### Problem details
Print out all of the records exactly; no picture belongs in the result.

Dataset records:
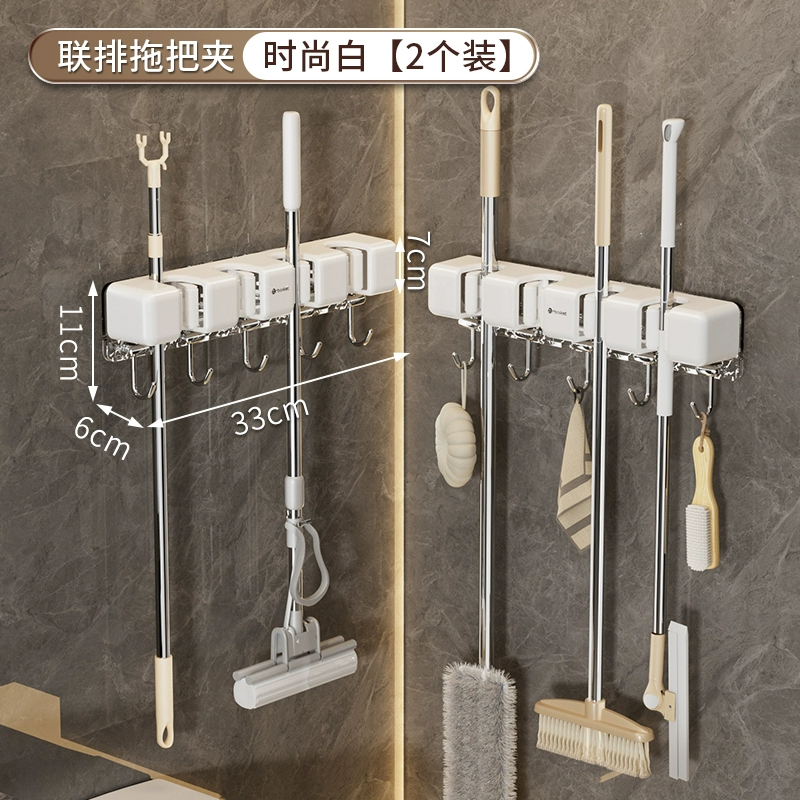 联排拖把夹 时尚白【2个装】

7cm

11cm

6cm

33cm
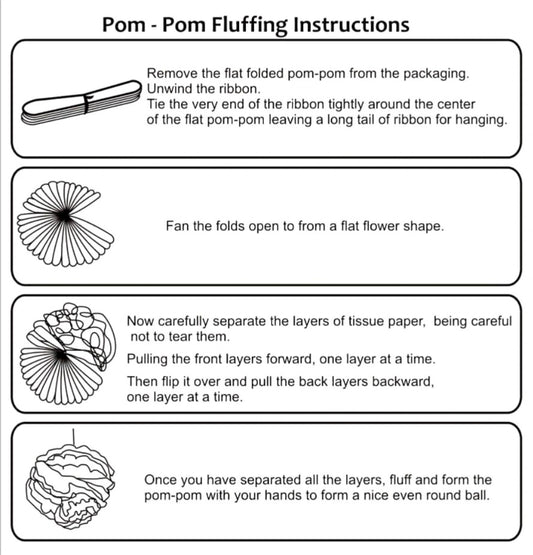 Pom - Pom Fluffing Instructions

Remove the flat folded pom-pom from the packaging.
Unwind the ribbon.
Tie the very end of the ribbon tightly around the center of the flat pom-pom leaving a long tail of ribbon for hanging.

Fan the folds open to from a flat flower shape.

Now carefully separate the layers of tissue paper, being careful not to tear them.

Pulling the front layers forward, one layer at a time.

Then flip it over and pull the back layers backward, one layer at a time.

Once you have separated all the layers, fluff and form the pom-pom with your hands to form a nice even round ball.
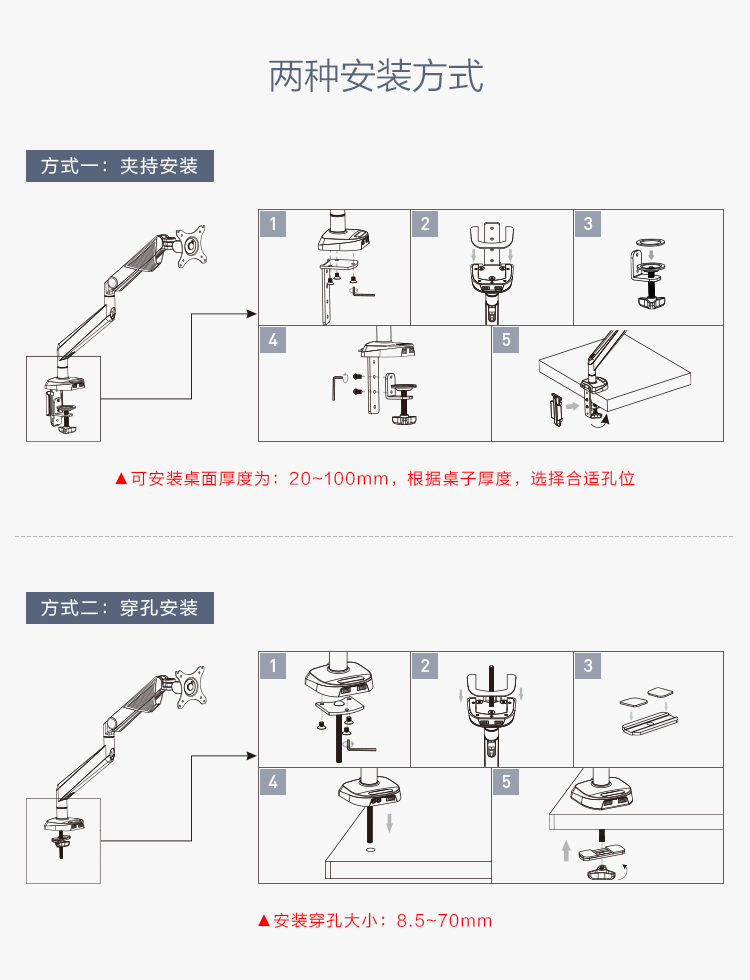 两种安装方式

方式一：夹持安装

1
2
3
4
5

▲可安装桌面厚度为：20~100mm，根据桌子厚度，选择合适孔位

方式二：穿孔安装

1
2
3
4
5

▲安装穿孔大小：8.5~70mm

### Answer box
 联排拖把夹 时尚白【2个装】

7cm

11cm

6cm

33cm
 Pom - Pom Fluffing Instructions

Remove the flat folded pom-pom from the packaging.
Unwind the ribbon.
Tie the very end of the ribbon tightly around the center of the flat pom-pom leaving a long tail of ribbon for hanging.

Fan the folds open to from a flat flower shape.

Now carefully separate the layers of tissue paper, being careful not to tear them.

Pulling the front layers forward, one layer at a time.

Then flip it over and pull the back layers backward, one layer at a time.

Once you have separated all the layers, fluff and form the pom-pom with your hands to form a nice even round ball.
 两种安装方式

方式一：夹持安装

1
2
3
4
5

▲可安装桌面厚度为：20~100mm，根据桌子厚度，选择合适孔位

方式二：穿孔安装

1
2
3
4
5

▲安装穿孔大小：8.5~70mm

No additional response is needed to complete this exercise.